À défaut de vouloir secouer cette fadeur visuelle, le cinéaste s'amuse à entrelacer les fils de la narration, cherchant ainsi à créer l'illusion du suspense et le mirage de la complexité psychologique de son héros, jeune écrivain talentueux et auteur d'un crime aussi gratuit que crapuleux. Même si Leland P. Fitzgerald (Ryan Gosling) sait bien que tous attendent de lui une réponse logique pour expliquer son geste — il a tué à coups de couteau le frère handicapé de Becky (Jena Malone), une héroïnomane qui prétendait l'aimer — le garçon s'obstine à s'emmurer dans son silence.

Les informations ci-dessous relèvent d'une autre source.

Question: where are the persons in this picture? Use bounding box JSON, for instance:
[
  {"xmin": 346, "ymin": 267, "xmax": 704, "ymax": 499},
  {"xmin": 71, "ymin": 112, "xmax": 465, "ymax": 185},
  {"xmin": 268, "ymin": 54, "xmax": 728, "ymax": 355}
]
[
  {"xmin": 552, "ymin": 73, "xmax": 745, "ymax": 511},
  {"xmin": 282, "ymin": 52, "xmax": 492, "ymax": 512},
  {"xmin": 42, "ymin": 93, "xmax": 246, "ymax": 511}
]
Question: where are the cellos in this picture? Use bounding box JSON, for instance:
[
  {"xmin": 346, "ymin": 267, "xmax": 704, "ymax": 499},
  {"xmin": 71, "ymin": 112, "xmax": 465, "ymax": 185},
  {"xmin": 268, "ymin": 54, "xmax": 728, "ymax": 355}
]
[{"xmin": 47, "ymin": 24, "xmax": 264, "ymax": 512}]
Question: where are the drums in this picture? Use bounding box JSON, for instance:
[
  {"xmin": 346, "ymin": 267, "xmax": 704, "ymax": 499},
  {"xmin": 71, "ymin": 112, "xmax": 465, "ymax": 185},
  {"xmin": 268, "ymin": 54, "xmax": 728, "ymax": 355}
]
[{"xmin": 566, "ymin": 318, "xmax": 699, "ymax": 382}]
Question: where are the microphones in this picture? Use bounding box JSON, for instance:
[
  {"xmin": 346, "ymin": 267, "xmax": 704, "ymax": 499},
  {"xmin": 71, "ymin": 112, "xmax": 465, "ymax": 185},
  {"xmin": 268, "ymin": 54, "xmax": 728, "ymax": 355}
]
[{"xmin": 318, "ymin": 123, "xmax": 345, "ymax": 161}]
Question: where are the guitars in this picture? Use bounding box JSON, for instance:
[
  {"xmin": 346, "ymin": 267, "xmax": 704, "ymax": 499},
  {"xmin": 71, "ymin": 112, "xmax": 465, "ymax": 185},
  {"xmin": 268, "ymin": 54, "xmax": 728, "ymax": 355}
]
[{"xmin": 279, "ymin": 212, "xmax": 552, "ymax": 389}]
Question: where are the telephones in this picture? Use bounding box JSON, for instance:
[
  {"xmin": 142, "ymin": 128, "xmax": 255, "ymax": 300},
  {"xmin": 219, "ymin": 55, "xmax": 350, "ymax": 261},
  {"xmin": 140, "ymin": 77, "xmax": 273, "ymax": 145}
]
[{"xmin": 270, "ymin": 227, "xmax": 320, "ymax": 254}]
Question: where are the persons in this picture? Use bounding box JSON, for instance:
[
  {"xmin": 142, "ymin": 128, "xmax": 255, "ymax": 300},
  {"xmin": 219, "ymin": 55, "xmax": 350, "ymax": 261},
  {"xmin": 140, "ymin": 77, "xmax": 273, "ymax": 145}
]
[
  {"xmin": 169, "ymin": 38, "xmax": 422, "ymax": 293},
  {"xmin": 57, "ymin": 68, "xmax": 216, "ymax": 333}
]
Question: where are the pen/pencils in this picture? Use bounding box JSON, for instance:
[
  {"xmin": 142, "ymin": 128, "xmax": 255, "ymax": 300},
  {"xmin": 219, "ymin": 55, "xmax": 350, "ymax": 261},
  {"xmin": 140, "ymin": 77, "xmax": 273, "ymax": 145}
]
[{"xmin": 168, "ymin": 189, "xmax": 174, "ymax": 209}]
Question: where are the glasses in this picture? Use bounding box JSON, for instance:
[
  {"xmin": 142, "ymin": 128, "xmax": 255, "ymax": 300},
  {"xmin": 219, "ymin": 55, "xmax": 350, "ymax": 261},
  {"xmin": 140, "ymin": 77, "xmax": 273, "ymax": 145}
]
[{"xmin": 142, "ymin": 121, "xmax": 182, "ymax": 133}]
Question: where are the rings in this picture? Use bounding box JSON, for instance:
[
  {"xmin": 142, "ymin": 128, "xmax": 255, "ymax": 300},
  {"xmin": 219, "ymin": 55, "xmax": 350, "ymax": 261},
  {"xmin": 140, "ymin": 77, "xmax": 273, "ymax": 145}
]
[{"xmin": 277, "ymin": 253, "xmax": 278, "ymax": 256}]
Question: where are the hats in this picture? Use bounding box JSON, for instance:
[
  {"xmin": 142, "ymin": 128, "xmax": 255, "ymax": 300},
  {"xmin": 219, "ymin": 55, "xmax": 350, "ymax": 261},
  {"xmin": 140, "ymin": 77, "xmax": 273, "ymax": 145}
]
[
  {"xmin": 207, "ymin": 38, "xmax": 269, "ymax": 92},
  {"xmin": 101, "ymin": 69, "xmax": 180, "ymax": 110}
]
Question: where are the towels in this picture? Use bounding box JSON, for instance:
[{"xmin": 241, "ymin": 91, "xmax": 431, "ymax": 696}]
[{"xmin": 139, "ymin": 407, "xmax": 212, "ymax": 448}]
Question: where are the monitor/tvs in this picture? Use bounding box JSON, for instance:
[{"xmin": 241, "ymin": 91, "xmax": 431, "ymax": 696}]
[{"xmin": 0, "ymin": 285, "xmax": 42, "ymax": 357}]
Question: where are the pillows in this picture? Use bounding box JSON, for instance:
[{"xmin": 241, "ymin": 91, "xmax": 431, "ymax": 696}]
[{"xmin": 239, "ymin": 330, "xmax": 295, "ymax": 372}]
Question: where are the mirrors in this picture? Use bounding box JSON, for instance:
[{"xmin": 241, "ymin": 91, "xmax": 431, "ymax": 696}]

Cet événement tragique sert de catalyseur, ouvrant toutes grandes les blessures des deux familles. La première menace d'éclater à tout moment, Becky cachant tant bien que mal sa dépendance, tandis que sa soeur Julie (Michelle Williams) s'ennuie dans les bras d'Allen (Chris Klein). Chez les Fitzgerald, la rupture est consommée depuis longtemps. Le père, un écrivain célèbre (Kevin Spacey), entretient peu de liens avec son fils et son ex-épouse (Lena Olin), elle-même plutôt distante avec Leland. Il n'y a finalement que Pearl (Don Cheadle), un professeur travaillant au pénitencier où le garçon est détenu, à s'intéresser vraiment à lui, même si ses motifs n'ont rien d'altruiste. Ayant des prétentions d'écrivain, surpris de découvrir qui est l'illustre père de Leland, il flaire à la fois une bonne histoire à raconter et un moyen d'entrer en contact avec un auteur qu'il admire.

Même si Matthew Ryan Hoge déploie tous les subterfuges pour briser la linéarité du récit, lui permettant ainsi d'en camoufler l'indéniable banalité, The United States of Leland souffre de ce regard distancié jusqu'à la profonde indifférence, ainsi que de ce ton lancinant adopté par Ryan Gosling, narrateur et figure centrale de l'intrigue. Les nombreux passages entre le passé et le présent, l'enchevêtrement des points de vue sur la même tragédie, l'amoncellement d'incidents anecdotiques — les difficultés amoureuses de Pearl, la liaison de Leland avec une femme plus âgée, le coup d'éclat d'Allen après sa rupture avec Julie — représentent autant de diversions inutiles.

À cette morosité morale si caractéristique d'un certain cinéma indépendant américain, et dont The United States of Leland ne représente qu'un exemple parmi tant d'autres, se superpose, étrangement d'ailleurs, une distribution de haut niveau, digne des productions les plus ambitieuses. La présence de Kevin Spacey, qui reprend ici ses manies d'arrogant cynique, s'explique par sa position de producteur du film.

Il a sans doute su convaincre quelques distingués camarades, dont le toujours étonnant Don Cheadle et la trop rare Lena Olin, de cautionner ce projet par leur seule présence. Mais il ne suffit pas d'aligner une distribution impressionnante pour pallier les manques évidents d'un film empêtré dans un nihilisme version banlieusarde, un récit aux allures de puzzle incomplet et une vision esthétique aussi provocante qu'une nouvelle construction domiciliaire.